By Andy Gianniotis
The side effects of living in such a deeply alienated society, ruled by an irrational capitalist system, add up to probably the best possible argument for socialism. And we talk about these side effects a lot.
We talk about all the violence in our society. We record the suicide rates of "maladjusted" youth. We discuss the "anti-social" people who go on a shooting rampage in Wollongong or elsewhere, wondering why no-one saw it coming. And the idea of alienation is expressed in all areas of cultural activity, ranging from literature and art to sociology and philosophy. The isolated individual, estranged from other people and even their own emotions, is a familiar character.
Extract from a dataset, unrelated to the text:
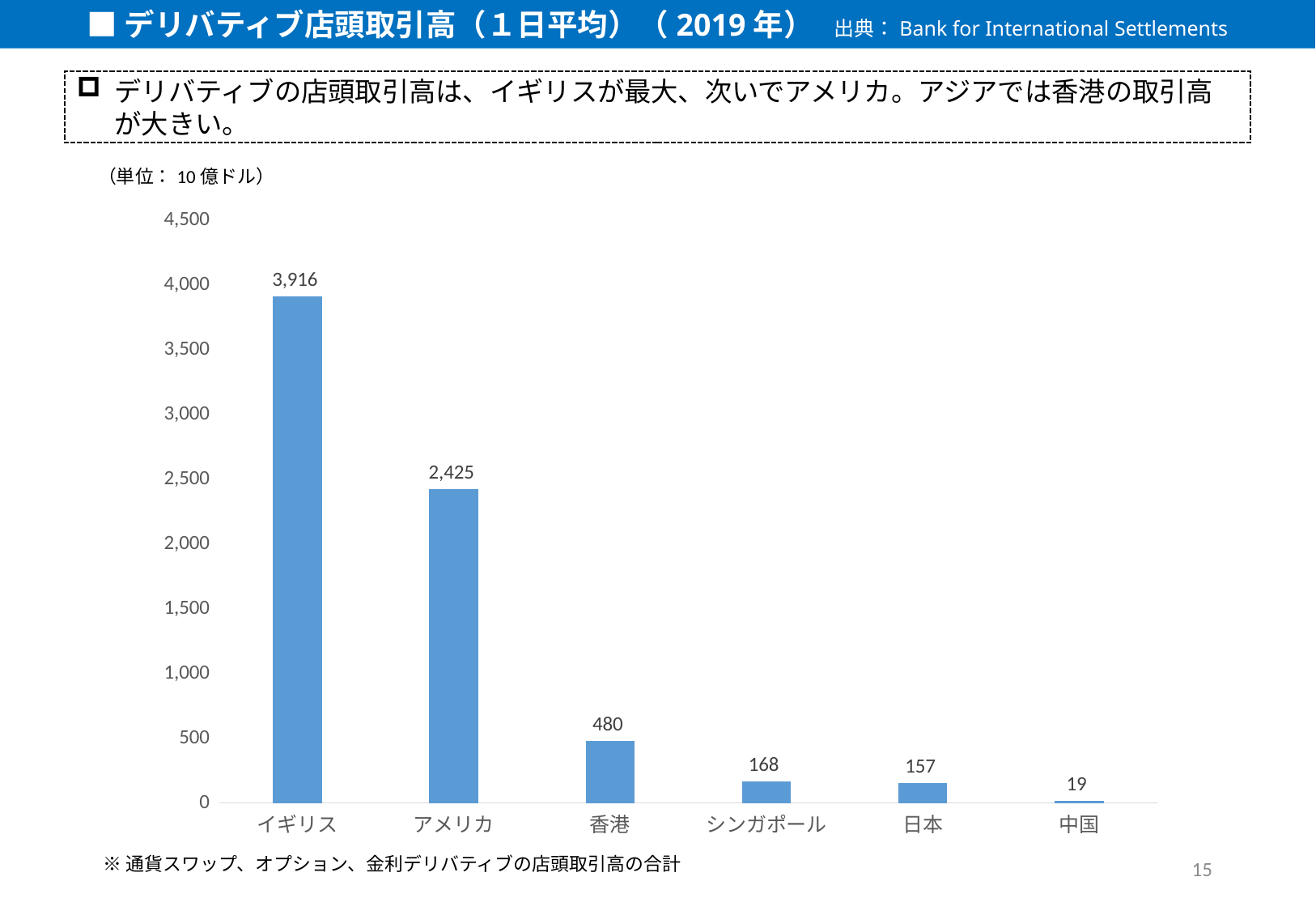
What is the value for イギリス (UK)? 3,916 How many categories are shown on the x axis? 6 What is the difference between the values for イギリス and アメリカ? 1,491 Which category has the lowest value? 中国 What is the value for 中国 (China)? 19 Which category has the highest value? イギリス Which is larger, the value for 香港 or the value for シンガポール? 香港 What is the difference between the values for シンガポール and 日本? 11 What kind of chart is shown on the slide? bar chart What is the value for 香港 (Hong Kong)? 480 What is the value for アメリカ (USA)? 2,425 What unit is stated for the values in the chart? 10億ドル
Karl Marx's first criticisms of capitalism can be found in the Economic and Philosophic Manuscripts of 1844. His conviction that human labour should be a realm of creativity, freedom and community is a powerful starting point for cultural criticism today: "The worker therefore only feels himself outside his work, and in his work feels outside himself. He is at home when he is not working, and when he is working he is not at home."
The origin and continuing basis of alienation lies in the alienation of labour: because people work for others rather than themselves, work remains in the realm of necessity rather than freedom. It is a means to live, rather than living itself.
Alienation is a direct result of working people having no say in the compulsory activity which keeps them alive. Only freedom from the need to labour for others provides the material basis for eliminating alienation.